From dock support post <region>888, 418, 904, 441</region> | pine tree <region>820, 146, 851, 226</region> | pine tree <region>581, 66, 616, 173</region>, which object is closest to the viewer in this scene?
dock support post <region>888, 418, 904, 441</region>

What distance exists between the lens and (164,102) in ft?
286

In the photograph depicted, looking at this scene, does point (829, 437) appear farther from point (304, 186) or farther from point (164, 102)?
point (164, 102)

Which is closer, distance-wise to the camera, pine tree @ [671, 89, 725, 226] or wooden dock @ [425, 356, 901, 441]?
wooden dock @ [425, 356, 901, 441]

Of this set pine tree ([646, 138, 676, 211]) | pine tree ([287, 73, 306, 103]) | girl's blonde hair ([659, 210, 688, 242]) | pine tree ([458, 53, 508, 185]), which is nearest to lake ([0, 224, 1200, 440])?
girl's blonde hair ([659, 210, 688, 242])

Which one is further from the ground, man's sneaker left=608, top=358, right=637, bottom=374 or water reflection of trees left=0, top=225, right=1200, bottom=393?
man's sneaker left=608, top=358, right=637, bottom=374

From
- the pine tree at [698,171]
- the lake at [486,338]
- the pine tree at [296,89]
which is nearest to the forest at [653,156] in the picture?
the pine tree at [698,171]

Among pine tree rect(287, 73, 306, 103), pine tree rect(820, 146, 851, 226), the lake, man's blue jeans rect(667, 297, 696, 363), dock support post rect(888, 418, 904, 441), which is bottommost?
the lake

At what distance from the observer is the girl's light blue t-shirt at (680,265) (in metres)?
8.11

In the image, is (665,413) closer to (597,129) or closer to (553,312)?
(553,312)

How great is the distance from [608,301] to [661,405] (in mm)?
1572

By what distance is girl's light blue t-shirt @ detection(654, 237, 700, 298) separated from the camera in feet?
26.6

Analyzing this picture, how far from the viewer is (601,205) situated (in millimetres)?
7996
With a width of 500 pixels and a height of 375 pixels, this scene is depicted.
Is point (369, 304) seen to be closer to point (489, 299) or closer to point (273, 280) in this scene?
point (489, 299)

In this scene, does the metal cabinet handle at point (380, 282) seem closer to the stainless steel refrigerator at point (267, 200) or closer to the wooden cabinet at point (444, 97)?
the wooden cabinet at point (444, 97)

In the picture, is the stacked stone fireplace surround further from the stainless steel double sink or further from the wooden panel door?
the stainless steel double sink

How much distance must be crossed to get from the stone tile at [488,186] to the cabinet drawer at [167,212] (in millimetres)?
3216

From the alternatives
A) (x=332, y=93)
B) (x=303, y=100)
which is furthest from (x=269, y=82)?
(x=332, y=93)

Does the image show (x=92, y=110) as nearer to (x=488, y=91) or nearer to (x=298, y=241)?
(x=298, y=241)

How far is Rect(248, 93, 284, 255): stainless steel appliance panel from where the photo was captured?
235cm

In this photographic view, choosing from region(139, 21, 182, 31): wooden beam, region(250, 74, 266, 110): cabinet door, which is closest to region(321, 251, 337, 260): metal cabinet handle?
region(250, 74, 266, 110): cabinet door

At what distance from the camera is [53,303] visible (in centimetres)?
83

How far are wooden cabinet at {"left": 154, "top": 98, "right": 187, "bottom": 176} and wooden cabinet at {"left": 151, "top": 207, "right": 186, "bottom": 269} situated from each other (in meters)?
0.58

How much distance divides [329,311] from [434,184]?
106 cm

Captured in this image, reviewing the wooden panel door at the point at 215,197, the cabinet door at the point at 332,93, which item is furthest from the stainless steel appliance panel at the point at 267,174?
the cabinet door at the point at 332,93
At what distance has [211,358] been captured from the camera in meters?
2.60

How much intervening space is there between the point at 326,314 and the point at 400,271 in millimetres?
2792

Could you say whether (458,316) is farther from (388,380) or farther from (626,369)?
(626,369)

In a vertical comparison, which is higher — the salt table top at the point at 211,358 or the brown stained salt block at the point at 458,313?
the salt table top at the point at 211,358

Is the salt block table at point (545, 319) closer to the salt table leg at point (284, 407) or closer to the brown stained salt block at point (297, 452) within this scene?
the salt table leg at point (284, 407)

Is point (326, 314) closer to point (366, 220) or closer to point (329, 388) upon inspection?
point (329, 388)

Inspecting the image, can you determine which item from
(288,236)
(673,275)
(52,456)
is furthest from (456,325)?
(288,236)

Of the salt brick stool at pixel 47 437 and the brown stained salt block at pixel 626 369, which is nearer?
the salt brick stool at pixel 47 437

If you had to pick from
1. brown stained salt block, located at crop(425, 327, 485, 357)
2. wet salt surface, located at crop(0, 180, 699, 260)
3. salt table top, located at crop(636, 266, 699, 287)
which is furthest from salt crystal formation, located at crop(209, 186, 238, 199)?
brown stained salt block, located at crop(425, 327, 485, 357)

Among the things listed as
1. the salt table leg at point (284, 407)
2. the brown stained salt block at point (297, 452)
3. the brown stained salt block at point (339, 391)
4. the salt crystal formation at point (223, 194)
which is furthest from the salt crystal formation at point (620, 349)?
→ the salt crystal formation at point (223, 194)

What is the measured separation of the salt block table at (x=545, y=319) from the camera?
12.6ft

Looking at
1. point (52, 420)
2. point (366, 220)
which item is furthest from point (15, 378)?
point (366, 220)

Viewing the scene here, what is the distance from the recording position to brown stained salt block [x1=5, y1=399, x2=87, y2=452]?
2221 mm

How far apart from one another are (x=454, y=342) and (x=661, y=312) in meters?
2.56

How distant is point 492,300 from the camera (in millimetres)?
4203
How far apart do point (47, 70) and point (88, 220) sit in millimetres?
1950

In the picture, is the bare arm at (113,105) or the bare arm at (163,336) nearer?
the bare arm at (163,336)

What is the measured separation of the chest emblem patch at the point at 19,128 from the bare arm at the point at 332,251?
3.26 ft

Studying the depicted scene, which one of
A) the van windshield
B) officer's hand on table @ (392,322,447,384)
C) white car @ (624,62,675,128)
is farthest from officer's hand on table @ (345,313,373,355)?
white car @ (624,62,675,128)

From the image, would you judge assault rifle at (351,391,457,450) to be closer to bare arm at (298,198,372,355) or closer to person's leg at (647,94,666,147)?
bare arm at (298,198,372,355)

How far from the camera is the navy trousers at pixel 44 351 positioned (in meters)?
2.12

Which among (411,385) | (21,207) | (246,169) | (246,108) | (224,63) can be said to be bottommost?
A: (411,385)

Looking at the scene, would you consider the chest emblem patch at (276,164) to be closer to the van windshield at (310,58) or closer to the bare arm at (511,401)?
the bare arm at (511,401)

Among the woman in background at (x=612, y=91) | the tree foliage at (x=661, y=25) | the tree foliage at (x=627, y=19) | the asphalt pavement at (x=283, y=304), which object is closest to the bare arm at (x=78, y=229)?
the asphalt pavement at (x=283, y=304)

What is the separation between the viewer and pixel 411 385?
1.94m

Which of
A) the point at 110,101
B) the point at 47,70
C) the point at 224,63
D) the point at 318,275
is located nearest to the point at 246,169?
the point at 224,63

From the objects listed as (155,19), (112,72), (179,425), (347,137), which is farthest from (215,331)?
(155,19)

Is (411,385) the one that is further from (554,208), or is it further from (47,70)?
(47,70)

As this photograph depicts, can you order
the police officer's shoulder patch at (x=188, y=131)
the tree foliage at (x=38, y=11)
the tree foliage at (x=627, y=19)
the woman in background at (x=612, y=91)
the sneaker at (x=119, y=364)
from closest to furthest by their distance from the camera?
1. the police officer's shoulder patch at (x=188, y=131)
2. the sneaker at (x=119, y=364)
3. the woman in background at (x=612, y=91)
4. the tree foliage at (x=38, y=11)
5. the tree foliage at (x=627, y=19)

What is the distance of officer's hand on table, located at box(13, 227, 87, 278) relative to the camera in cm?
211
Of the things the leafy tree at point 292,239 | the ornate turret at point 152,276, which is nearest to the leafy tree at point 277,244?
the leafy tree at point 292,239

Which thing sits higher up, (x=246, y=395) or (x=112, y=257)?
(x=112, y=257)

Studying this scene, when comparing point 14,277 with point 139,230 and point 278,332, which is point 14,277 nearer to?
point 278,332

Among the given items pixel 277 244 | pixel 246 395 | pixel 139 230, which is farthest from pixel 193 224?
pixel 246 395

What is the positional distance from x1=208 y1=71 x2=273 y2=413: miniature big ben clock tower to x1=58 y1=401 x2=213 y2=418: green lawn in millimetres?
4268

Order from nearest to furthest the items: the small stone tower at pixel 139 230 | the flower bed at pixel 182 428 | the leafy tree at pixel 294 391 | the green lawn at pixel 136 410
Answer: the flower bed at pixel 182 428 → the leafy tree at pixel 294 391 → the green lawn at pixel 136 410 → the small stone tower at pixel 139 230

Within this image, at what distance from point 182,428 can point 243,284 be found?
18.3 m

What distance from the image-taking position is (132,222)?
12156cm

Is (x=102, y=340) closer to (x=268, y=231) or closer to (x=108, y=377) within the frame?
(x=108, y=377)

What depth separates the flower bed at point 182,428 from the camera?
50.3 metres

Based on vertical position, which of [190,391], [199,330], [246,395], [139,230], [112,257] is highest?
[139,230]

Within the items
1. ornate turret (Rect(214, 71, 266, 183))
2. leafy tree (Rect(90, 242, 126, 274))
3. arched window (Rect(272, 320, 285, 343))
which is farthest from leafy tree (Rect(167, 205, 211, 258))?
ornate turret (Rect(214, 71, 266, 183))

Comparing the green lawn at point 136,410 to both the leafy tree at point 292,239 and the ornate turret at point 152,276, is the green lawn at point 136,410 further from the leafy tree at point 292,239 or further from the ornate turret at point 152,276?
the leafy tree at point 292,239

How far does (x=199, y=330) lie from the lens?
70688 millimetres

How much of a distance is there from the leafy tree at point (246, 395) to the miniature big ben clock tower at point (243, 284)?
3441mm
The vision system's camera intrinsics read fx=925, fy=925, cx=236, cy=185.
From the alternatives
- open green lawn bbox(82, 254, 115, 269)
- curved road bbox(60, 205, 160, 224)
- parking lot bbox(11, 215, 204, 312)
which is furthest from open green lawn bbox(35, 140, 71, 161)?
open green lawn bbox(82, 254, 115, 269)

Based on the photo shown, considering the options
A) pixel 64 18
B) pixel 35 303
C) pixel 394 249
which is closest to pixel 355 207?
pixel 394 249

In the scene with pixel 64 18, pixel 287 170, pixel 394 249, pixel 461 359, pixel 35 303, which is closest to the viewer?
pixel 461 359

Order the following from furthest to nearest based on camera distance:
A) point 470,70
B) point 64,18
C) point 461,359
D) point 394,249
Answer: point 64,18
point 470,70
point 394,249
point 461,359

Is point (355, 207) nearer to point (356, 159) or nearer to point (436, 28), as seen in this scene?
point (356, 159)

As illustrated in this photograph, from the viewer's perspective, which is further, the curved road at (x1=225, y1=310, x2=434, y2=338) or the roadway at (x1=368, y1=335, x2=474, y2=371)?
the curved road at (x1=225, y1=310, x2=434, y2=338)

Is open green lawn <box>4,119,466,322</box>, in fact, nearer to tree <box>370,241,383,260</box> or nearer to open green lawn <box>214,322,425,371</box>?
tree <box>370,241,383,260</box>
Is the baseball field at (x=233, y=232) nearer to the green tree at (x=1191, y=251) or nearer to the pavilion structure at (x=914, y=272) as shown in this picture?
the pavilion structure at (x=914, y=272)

◆ **What is expected**
Output the lines again unchanged, beginning at the line that contains "Order the following" and continuing through the final line of the records.

◆ **The completed task**
Order the following from furthest to nearest based on camera distance:
A) point 470,70
B) point 64,18
C) point 461,359
D) point 394,249
Answer: point 64,18
point 470,70
point 394,249
point 461,359

Is point (355, 207) nearer to point (356, 159) or nearer to point (436, 28), as seen in this scene?
point (356, 159)

As illustrated in this photograph, from the viewer's perspective, which is further, the curved road at (x1=225, y1=310, x2=434, y2=338) or the roadway at (x1=368, y1=335, x2=474, y2=371)?
the curved road at (x1=225, y1=310, x2=434, y2=338)

Is open green lawn <box>4,119,466,322</box>, in fact, nearer to tree <box>370,241,383,260</box> or nearer to open green lawn <box>214,322,425,371</box>?
tree <box>370,241,383,260</box>
Is the baseball field at (x=233, y=232) nearer to the green tree at (x=1191, y=251) or nearer to the pavilion structure at (x=914, y=272) as shown in this picture?
the pavilion structure at (x=914, y=272)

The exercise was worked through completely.